In the longstanding tradition of solo performers benevolently fucking with their audiences, Dean Evans’s masterful 2012 Honeybuns holds a special place in Chicago storefront history as a sweet spot between gently antagonistic and subtly profound crowd work. I was warmly reminded of it at key points throughout writer-director John Kolvenbach’s new hour-long piece, which takes its own pronounced, different route to arrive at a similar destination: a love letter to the collective theatrical experience wrapped in audience engagement designed to nudge onlookers out of their comfort zones.
Stand Up If You’re Here Tonight
Through 4/9: Thu-Fri 7:30 PM, Sat 4:30 and 7:30 PM, Sun 2:30 PM; also Wed 4/6, 7:30 PM; Theater Wit, 1229 W. Belmont, 773-975-8150, americanbluestheater.com, $25-$45.

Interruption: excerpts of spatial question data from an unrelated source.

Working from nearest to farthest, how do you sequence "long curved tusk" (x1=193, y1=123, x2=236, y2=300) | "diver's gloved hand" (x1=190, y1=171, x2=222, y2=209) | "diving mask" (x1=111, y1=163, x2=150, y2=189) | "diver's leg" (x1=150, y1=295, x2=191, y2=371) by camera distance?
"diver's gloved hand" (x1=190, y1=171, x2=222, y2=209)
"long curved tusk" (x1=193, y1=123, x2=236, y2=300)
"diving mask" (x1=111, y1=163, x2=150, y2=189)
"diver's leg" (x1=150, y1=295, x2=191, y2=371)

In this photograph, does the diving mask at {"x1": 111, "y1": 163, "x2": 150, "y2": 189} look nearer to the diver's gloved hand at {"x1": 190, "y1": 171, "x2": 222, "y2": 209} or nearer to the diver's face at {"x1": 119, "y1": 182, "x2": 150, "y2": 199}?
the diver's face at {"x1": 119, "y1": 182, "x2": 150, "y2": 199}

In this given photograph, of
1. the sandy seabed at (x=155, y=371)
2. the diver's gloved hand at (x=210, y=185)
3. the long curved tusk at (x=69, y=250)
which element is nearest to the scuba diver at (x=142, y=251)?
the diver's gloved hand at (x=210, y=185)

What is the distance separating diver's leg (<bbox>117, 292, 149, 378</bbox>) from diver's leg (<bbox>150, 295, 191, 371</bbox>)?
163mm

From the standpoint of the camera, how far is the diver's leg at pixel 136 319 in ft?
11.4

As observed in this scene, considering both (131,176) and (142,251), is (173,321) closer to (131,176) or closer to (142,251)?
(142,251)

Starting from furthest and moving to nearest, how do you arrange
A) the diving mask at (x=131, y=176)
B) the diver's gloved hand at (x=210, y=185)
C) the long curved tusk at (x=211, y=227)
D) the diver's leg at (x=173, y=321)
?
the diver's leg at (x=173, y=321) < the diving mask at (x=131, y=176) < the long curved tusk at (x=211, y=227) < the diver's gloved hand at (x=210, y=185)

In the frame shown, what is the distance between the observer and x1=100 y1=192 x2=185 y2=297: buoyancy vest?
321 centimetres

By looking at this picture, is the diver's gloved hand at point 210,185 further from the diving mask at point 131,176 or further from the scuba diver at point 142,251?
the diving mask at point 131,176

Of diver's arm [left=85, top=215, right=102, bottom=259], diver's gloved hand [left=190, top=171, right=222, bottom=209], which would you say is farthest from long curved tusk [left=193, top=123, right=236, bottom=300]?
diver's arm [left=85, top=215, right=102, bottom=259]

Jim Ortlieb gives a dynamic, charismatic, often sleight-of-hand performance as an unnamed guru making a direct appeal to the intimately spaced Theater Wit audience: he can offer us the spiritual peace we seek, if only we follow along. When it becomes clear that his plan is going awry—or maybe that we aren’t who he has hoped we’d be—Ortlieb’s character must improvise to take us away to the promised land. Kolvenbach’s playful, esoteric, sometimes self-serious monologue lends itself to plenty of equally convincing interpretations, including the vital but tumultuous relationship stage performers have with their art form right now as the world creeps in and out of hermetically-sealed hibernation. Stand Up If You’re Here Tonight is at its best when it shows its hand as a messy, earnest, poetic dalliance (in one particularly funny bit, Ortlieb shows us the result of a card trick without any setup and asks, “Is this anything?”); less so when it’s making hard juxtapositions of deeply traumatic or lonely vignettes against call-and-response bits, a game that strings viewers along to diminishing returns. But when American Blues Theater’s production keys in on its own wavelength, it makes a powerful case for the magic of capital-H Happenings—even if we can’t always put our fingers on why.